Reproduce every caption in the records with "Titanium" substituted by "Surgical Steel" wherever it occurs, leaving everything else unchanged. Omit the pictures from your answer.

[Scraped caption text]
=-=-=

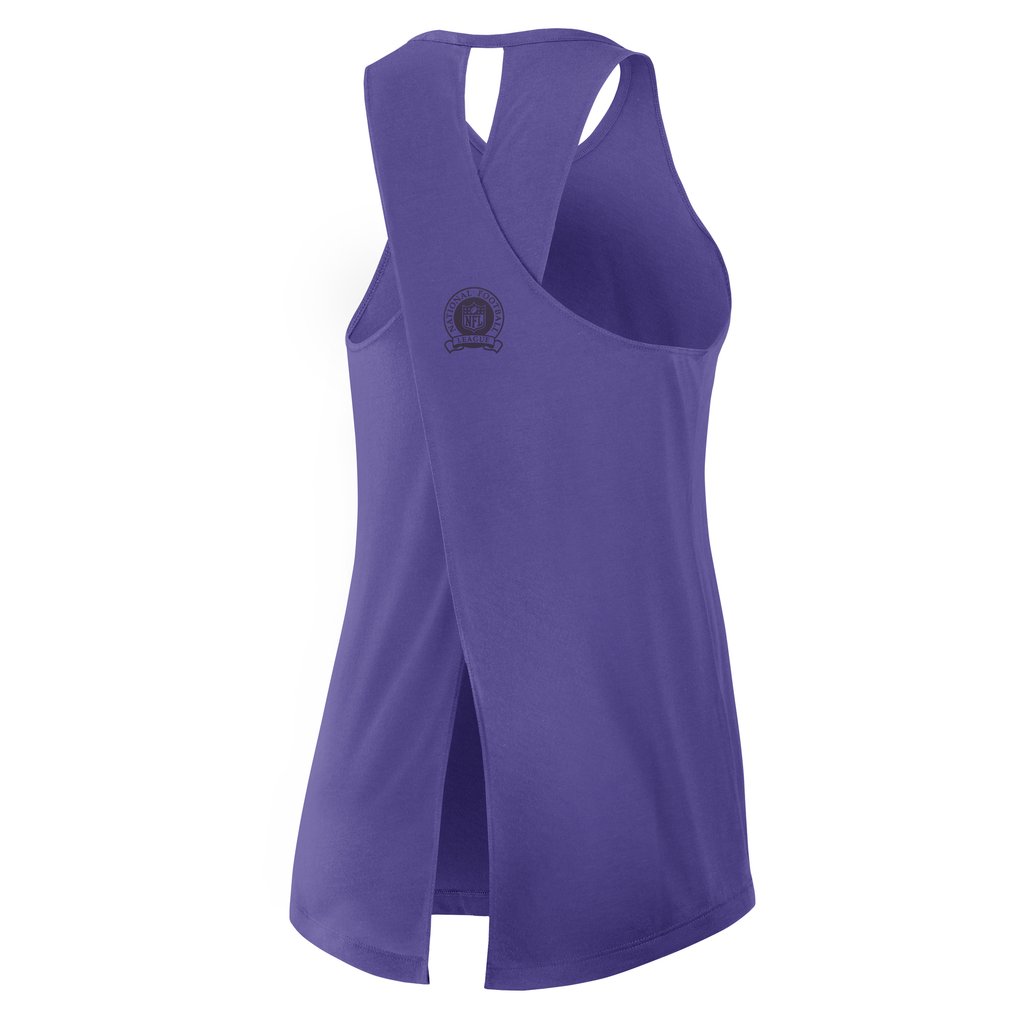 Baltimore Ravens Nike Women's Glory Open-Back Crisscross Dri-FIT Tank Top - Purple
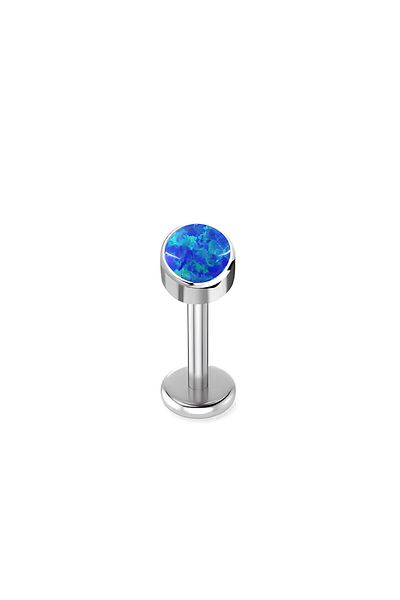 Janset F136 Titanium Opal Stone Colored Piercing - Tragus, Helix, Lobe Piercing - Titanium Piercing
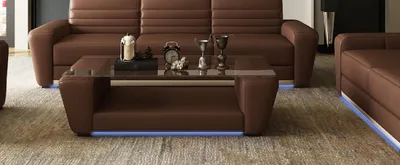 Produktbild von Moderner designer glastisch beistell wohnzimmer tisch couchtisch sofa tische neu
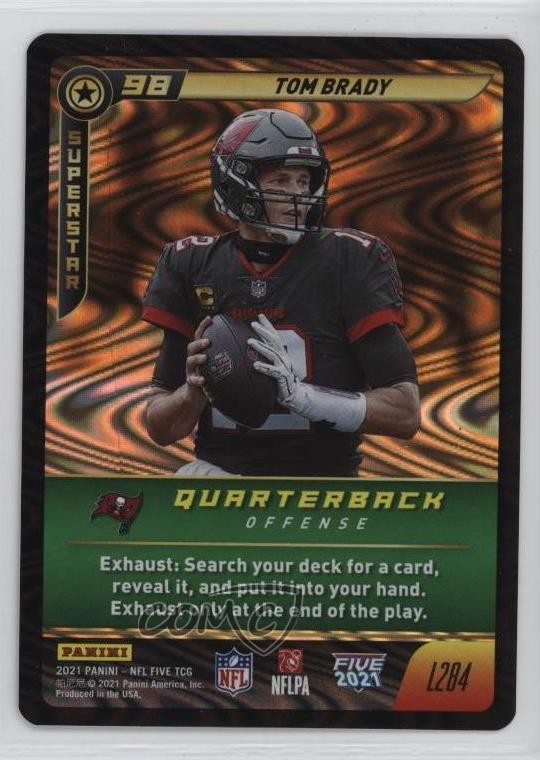 2021 Panini NFL Five TCG Superstar Swirlorama Tom Brady #L284 ix8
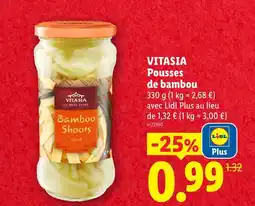 Lidl Vitasia pousses de bambou offre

=-=-=

RESULT:
 Baltimore Ravens Nike Women's Glory Open-Back Crisscross Dri-FIT Tank Top - Purple
 Janset F136 Surgical Steel Opal Stone Colored Piercing - Tragus, Helix, Lobe Piercing - Surgical Steel Piercing
 Produktbild von Moderner designer glastisch beistell wohnzimmer tisch couchtisch sofa tische neu
 2021 Panini NFL Five TCG Superstar Swirlorama Tom Brady #L284 ix8
 Lidl Vitasia pousses de bambou offre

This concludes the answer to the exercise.